Yine mesela bal arısı üzerine düşünelim:
Bal arısı pek çok şeylere fihriste olmuştur.
Fihriste: Bir kitabın içindekiler bölümüdür.
Kâinata bir kitap nazarıyla bakarsak, içindekiler bölümü bal arısında yazılmıştır. Bal arısında yazıldığı gibi, her bir canlı mahlukta da yazılmıştır.
Bundan da şöyle bir delile gidilir: Kitap kiminse içindekiler bölümünün yazıldığı sayfa onundur. Zaten içindekiler yazısını ancak kitabı yazan yazabilir.
— Kitapta ne olduğunu bilmeyen içindekiler bölümünü yazabilir mi?
Hayır, yazamaz!
O zaman diyebiliriz ki: Kitabın sahibini ispat ettiğimizde içindekiler bölümünün sahibini ispata ihtiyaç yoktur.

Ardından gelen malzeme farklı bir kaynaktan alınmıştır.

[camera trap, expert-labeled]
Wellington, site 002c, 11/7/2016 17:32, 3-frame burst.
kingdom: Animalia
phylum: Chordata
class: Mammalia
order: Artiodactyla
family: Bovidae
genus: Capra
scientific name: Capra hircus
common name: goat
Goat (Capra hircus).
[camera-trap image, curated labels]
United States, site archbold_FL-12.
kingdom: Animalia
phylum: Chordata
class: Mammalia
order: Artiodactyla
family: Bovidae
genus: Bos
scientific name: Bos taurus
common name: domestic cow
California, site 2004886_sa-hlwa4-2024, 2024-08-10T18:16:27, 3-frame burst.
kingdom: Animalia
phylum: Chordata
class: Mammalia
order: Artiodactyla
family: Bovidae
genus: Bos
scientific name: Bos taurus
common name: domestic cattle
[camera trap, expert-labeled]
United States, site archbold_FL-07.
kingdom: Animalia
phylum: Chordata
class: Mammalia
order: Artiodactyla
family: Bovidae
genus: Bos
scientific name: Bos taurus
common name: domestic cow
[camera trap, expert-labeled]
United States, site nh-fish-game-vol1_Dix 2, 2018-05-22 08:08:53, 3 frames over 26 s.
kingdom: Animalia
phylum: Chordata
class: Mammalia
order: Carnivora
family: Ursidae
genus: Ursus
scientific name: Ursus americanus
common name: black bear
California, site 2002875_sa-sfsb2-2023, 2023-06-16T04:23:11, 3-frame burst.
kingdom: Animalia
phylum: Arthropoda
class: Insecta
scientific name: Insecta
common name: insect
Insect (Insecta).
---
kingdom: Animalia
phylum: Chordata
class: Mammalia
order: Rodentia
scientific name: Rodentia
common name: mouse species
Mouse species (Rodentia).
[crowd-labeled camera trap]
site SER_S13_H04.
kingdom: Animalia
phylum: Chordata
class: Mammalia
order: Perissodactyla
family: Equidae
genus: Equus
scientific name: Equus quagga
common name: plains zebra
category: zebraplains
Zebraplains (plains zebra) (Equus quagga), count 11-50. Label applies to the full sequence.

Ya da tam tersi, içindekiler bölümünün sahibini ispat ettiğimizde kitabın sahibini ispata ihtiyaç yoktur.
Aynen bunun gibi, kâinatın sahibi olarak Allah’ı ispat ettiğimizde, fihriste hükmünde olan bal arısının veya başka bir canlının sahibini ispata ihtiyaç yoktur. Ya da tam tersi, fihriste hükmündeki bal arısının sahibi olarak Allah’ı ispat ettiğimizde, kâinatın sahibini ispata ihtiyaç yoktur. Zira kâinat kiminse bal arısı onundur ve bal arısını kim yaratmışsa kâinatı dahi o yaratmıştır.
Şimdi gelelim, bal arısının pek çok şeylere fihriste olması meselesine:
Şu âlemde ne varsa küçük bir mikyasta bal arısında da vardır.
– Mesela bütün canlılarda yüz vardır. Bal arısının da yüzü vardır.
– Canlılarda göz vardır, bal arısının da gözü vardır.
– Canlılarda ağız vardır, bal arısının da ağzı vardır.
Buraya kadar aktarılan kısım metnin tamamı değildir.